• _Enregistrements d'annotation_:
+ + +

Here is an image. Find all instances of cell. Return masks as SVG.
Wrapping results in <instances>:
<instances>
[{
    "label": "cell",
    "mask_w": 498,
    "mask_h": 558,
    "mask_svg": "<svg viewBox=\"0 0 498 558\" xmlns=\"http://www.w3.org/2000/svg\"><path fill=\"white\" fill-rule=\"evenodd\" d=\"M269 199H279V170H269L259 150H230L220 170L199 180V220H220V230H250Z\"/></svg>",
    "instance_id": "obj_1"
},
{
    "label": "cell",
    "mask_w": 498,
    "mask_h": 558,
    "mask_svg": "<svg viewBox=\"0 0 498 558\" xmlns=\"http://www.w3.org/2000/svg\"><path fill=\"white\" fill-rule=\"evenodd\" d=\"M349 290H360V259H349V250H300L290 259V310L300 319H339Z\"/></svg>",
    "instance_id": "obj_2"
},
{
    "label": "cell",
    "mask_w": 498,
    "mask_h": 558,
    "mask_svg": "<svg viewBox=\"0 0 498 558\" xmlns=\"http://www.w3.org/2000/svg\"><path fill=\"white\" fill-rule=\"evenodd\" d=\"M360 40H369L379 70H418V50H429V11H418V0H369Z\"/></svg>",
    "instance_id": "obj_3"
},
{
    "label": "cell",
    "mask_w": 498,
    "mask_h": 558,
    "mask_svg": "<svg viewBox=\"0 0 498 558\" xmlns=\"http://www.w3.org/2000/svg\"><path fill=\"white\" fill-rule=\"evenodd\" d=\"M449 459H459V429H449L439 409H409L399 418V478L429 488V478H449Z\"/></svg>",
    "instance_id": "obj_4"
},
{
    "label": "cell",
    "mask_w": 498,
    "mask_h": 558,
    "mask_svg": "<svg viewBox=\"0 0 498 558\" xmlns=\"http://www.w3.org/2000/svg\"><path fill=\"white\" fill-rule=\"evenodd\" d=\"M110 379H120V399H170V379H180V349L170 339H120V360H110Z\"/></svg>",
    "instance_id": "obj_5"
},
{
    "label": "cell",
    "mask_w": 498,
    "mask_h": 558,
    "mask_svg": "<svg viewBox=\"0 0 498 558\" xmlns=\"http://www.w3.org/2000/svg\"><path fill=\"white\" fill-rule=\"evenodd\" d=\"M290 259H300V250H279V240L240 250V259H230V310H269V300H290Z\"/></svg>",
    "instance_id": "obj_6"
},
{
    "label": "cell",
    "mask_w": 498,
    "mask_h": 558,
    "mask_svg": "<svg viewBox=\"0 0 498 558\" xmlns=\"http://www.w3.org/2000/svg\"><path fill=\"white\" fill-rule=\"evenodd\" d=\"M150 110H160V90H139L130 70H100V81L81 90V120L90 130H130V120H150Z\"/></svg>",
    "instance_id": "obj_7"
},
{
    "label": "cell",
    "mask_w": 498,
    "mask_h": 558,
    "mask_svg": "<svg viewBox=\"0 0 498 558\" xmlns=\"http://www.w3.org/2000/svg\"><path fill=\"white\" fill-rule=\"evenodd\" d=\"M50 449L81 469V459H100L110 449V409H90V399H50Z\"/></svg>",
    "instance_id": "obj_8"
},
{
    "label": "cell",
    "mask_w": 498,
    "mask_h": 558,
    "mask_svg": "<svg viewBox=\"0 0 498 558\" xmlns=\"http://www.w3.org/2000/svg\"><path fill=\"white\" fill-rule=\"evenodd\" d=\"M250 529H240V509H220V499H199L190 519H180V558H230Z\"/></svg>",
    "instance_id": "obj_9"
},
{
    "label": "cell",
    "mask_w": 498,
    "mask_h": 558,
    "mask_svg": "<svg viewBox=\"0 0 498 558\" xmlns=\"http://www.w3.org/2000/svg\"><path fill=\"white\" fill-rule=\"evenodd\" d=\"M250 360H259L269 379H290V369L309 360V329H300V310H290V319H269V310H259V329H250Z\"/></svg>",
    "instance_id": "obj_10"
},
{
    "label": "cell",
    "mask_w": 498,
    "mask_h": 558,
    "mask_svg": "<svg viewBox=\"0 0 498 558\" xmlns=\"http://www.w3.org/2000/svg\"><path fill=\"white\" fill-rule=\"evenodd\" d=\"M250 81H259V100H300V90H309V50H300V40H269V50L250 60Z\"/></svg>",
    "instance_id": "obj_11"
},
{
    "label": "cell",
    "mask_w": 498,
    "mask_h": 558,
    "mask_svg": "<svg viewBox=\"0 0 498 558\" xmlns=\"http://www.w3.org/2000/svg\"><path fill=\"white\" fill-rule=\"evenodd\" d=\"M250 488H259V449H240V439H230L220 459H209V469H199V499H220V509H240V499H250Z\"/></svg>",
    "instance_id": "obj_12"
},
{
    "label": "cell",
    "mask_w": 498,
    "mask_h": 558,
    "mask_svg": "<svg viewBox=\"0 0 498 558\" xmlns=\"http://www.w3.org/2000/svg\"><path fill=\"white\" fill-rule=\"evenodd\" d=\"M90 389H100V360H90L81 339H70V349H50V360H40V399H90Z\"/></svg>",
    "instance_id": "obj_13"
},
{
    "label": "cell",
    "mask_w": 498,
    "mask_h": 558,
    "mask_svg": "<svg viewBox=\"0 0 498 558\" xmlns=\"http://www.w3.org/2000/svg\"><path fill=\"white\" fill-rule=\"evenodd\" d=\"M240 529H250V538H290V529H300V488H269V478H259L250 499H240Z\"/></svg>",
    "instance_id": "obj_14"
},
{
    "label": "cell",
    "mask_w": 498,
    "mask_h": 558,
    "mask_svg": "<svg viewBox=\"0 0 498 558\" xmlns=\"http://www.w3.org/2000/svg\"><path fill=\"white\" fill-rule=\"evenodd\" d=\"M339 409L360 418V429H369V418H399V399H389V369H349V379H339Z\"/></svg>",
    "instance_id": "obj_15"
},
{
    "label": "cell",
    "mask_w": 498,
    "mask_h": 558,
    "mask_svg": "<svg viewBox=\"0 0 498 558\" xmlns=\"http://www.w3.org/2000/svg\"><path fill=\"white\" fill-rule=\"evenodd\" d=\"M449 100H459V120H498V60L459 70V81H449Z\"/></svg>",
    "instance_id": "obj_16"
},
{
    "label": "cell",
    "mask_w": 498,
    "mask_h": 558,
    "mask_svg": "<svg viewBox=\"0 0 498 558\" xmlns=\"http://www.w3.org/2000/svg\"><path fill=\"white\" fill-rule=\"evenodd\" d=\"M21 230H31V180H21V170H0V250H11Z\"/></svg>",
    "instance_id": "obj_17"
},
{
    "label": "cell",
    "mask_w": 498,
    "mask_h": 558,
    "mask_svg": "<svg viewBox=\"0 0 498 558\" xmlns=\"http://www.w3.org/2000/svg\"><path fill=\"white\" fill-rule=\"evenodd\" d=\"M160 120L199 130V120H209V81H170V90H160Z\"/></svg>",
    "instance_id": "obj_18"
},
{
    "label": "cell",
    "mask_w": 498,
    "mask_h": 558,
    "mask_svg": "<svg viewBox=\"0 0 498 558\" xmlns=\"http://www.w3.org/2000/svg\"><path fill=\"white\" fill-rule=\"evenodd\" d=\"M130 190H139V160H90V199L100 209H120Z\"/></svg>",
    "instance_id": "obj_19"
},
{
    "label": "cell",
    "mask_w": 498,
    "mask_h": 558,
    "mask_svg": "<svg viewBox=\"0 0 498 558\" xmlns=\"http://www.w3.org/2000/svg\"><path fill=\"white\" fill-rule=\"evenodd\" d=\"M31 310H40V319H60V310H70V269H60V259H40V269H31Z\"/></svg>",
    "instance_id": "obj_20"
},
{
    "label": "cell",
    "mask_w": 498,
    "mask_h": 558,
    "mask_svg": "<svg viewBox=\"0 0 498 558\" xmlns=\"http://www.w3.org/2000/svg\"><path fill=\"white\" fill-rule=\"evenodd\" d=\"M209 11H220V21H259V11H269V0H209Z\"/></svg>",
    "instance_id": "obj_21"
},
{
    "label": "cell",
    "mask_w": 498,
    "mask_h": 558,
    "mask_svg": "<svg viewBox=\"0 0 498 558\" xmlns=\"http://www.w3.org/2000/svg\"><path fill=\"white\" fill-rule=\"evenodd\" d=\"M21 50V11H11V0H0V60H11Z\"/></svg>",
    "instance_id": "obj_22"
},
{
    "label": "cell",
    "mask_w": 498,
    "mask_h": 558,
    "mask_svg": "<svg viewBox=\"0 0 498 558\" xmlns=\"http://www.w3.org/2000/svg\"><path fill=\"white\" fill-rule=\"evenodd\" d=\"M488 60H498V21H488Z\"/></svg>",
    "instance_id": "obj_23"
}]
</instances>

+ + +

Recopiez à l'identique les lignes du listing en partant de son début et en terminant par la ligne qui contient "199H279V170H269L259 150H230L220 170L199", celle-ci incluse.

Here is an image. Find all instances of cell. Return masks as SVG.
Wrapping results in <instances>:
<instances>
[{
    "label": "cell",
    "mask_w": 498,
    "mask_h": 558,
    "mask_svg": "<svg viewBox=\"0 0 498 558\" xmlns=\"http://www.w3.org/2000/svg\"><path fill=\"white\" fill-rule=\"evenodd\" d=\"M269 199H279V170H269L259 150H230L220 170L199 180V220H220V230H250Z\"/></svg>",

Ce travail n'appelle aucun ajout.